You can’t take it with you. It’s a saying we’ve all heard that leads some to donate charitably, others to invest in real estate, and more to siphon offshore for tax-free inheritances. For Forrest Fenn—an eccentric Air Force veteran and history buff that amassed his fortune selling artifacts and fine art in his gallery—it meant assuring his legacy. Diagnosed in 1988 with terminal cancer, he filled a ten by ten “treasure chest” with gold and jewels estimated around three million dollars. Fenn ultimately survived his ailment, deciding around age 80 to hide the wealth in the Rocky Mountains. He then wrote a cryptic poem providing clues to its whereabouts and to this day continues answering emails and conducting interviews about this bounty lying in wait.
It’s a crazy story that’s brought nearly ninety-five thousand prospectors—professional and amateur alike—to the area for the hunt. People have gone missing in their search and some have even died, the latest body having been discovered in July 2016. But more keep coming because the attraction of adventure and wealth is too much to deny. They eat up Fenn’s clues and the declaration that some have been within two hundred feet of pay dirt in the past. To newcomers it’s just a matter of finding an area they like that has been trekked before and scour it for any sign of the box’s whereabouts. Some say it’s a lie, others that it’s been found without the victor admitting so. Fenn says he’d know if it were.
It was only a matter of time before someone took notice and decided to make a movie about this aging millionaire and the dedicated treasure seekers hanging on his every word. Enter Tomas Leach and his documentary The Lure, itself a provocative title that on first blush seems to remark on the endeavor being a game. Perhaps Fenn is simply enjoying himself as devotees risk everything for something that doesn’t exist, luring their adventurous spirits out to give them something to hope for that shakes them from the doldrums of an otherwise suffocating malaise. Either way Fenn becomes a hero—if you can look past those who’ve met their end in his name. He’s potentially making someone rich and in the meantime helping thousands more feel alive.
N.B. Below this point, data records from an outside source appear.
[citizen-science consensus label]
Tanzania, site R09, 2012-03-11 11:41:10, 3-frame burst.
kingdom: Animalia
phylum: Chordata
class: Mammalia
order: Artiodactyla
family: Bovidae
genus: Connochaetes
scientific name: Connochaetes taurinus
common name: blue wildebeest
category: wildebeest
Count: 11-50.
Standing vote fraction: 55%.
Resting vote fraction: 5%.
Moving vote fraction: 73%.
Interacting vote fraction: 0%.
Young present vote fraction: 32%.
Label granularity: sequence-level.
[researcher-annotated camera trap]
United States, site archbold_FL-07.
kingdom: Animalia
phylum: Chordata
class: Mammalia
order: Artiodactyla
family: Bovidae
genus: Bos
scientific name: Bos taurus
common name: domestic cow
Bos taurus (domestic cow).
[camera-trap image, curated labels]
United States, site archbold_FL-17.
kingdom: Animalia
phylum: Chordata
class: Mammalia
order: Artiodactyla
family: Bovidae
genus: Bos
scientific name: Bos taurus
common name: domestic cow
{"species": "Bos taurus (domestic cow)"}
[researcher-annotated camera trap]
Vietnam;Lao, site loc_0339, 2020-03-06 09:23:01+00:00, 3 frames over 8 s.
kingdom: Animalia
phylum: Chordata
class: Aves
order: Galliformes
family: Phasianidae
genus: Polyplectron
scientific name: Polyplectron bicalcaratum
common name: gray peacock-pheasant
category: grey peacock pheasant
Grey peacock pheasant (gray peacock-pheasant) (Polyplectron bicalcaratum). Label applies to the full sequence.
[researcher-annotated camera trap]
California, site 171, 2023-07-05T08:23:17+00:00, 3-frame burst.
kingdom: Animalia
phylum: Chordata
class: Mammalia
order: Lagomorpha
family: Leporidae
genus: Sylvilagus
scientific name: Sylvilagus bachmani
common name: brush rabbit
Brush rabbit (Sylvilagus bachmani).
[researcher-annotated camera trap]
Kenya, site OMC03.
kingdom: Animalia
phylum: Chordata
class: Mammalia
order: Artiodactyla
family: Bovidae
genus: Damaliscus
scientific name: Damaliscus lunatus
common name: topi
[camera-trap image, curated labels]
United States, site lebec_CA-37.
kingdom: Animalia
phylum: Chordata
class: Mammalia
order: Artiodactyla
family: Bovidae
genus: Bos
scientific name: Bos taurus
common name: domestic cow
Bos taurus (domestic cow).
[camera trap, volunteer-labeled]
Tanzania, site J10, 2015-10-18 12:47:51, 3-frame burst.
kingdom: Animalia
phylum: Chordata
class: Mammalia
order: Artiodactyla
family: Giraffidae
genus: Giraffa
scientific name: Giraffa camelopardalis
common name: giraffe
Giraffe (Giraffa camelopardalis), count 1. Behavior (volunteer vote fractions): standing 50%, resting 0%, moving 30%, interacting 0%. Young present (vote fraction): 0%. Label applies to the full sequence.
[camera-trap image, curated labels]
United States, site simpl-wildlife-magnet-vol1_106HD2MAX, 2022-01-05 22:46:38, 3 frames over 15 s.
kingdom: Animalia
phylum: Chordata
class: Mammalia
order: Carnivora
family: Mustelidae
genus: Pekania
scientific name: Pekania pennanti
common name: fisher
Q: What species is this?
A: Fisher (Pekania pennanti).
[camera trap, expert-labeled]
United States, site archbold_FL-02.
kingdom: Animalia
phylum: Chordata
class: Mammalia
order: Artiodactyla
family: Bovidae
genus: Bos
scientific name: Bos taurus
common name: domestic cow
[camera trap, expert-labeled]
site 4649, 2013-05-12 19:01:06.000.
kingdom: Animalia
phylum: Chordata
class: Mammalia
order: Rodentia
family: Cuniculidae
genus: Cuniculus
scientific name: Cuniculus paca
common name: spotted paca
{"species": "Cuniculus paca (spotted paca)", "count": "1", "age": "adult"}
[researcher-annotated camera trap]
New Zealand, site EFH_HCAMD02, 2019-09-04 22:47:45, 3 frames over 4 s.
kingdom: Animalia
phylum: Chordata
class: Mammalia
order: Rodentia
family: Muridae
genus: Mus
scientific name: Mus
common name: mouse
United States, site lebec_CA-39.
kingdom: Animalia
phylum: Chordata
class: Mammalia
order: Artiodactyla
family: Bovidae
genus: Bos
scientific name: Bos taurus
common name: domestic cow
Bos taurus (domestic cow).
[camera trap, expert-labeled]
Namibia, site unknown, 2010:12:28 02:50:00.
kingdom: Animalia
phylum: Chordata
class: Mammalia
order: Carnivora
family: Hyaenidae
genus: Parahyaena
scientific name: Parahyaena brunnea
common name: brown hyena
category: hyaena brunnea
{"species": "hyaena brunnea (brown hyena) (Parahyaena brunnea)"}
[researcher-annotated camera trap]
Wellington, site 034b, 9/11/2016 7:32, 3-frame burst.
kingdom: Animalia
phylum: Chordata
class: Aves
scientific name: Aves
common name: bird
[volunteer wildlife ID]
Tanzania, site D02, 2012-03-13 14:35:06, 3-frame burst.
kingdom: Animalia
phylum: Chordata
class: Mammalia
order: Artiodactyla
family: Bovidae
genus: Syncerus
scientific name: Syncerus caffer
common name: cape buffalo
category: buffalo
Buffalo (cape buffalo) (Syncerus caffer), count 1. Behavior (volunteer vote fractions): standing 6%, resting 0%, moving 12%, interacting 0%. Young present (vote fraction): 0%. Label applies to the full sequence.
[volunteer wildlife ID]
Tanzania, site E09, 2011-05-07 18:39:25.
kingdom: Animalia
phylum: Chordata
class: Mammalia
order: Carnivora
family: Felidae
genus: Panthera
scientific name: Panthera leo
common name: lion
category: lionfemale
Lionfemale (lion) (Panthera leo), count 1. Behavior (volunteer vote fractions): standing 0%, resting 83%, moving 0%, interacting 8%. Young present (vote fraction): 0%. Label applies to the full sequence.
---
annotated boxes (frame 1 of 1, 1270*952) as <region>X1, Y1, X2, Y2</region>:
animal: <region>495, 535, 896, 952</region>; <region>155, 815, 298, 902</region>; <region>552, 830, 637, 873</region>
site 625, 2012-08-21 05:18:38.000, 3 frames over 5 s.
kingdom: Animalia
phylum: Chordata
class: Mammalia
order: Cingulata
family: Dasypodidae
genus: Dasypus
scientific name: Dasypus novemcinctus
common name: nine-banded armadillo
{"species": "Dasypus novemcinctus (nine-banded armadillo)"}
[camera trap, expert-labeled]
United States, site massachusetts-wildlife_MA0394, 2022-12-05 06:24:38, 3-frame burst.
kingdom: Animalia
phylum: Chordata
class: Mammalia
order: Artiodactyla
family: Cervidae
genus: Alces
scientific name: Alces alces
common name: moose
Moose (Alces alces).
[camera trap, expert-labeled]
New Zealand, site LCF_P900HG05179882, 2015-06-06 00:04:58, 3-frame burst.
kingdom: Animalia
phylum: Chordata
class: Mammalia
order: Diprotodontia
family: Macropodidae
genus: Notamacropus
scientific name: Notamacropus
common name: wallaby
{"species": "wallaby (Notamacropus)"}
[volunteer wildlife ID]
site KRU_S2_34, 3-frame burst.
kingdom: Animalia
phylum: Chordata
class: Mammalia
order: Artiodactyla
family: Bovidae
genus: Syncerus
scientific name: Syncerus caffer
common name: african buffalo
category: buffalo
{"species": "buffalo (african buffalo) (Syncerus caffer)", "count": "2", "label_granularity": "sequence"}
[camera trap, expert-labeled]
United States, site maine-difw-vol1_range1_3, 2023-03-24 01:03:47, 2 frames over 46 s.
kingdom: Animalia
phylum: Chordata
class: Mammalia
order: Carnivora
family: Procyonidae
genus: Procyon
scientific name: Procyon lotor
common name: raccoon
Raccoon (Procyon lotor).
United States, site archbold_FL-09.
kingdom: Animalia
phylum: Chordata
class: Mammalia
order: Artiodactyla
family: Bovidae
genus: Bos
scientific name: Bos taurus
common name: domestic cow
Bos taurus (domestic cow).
Leach doesn’t treat this subject matter as a lark like so many of the archived newscasts he splices in, however. He enters from a place of emotion and how this circus has affected those who’ve embraced it. While there are probably a ton of greedy opportunists out there looking with GPS technology and no love for the gorgeous natural expanses surrounding them, Leach has ignored them to find a select few engaged in a journey of self-discovery. There are some who have taken on this mission as a means to free themselves from societal constraints and release themselves from self-imposed prisons erected by depression, ambivalence, and a lack of dignity. For them this isn’t about success. It’s about catharsis. Nothing is more powerful and Leach knows it.
So we meet these travelers in a place of humor at their situations. Amanda Fry and Paulina Longenbaugh talk about wish lists for when they succeed. David Rice explains how he merely wants to brag that he found it, take some pictures, pocket a couple souvenirs, and put the box back where it was. Katya Luce revels in the chase, always laughing excitably because she knows this is exactly where she wants to be. And Mike Cox sets out with compass and walking sticks in-hand, searching without maps because he knows where he wants to go before setting out and only goes there before returning home to decipher another perfect spot. They’re having fun like we all should, but it’s so much more than that too.
Interspersed with their escapades and majestic New Mexican Rocky Mountain environments are heart-on-sleeve admissions about why they have all converged in the American west. Tragedy has hit some whether physical or mental; revelries of hope and determination have given others reason to keep going despite bags of medication and chemo IV drips. The Lure quickly sheds any anecdotal intrigue to peel back the layers of our psyche and discover what it is that truly drives us forward. Even when it comes to the architect of this whole scenario, reflection and mortality lead the way. Fenn sought to give what he could no longer use, his mission to provide the world purpose in his own small way. And for many he has at lengths he may never truly know.
Fenn has become a boon for Rocky Mountain tourism, leading many to journey towards a part of our nation they’ve likely dismissed in the past. There’s a spiritual aspect to what Leach captures beyond the humans populating his film. I can’t say I’m not emboldened to travel west myself to camp and climb those peaks rising up. For me Leach’s greatest success is in finding the story’s melancholy with lines like Cox asking his son if the spot they’ve found looks like a good place to die. It’s about sleeping under a starry sky unburdened by city smog or electric lights. Maybe Fenn’s treasure will one day change someone’s life in a material way. Maybe it won’t. In the meantime, though, it’s calling us to awaken and explore.
The Lure had its world premiere at DOC NYC.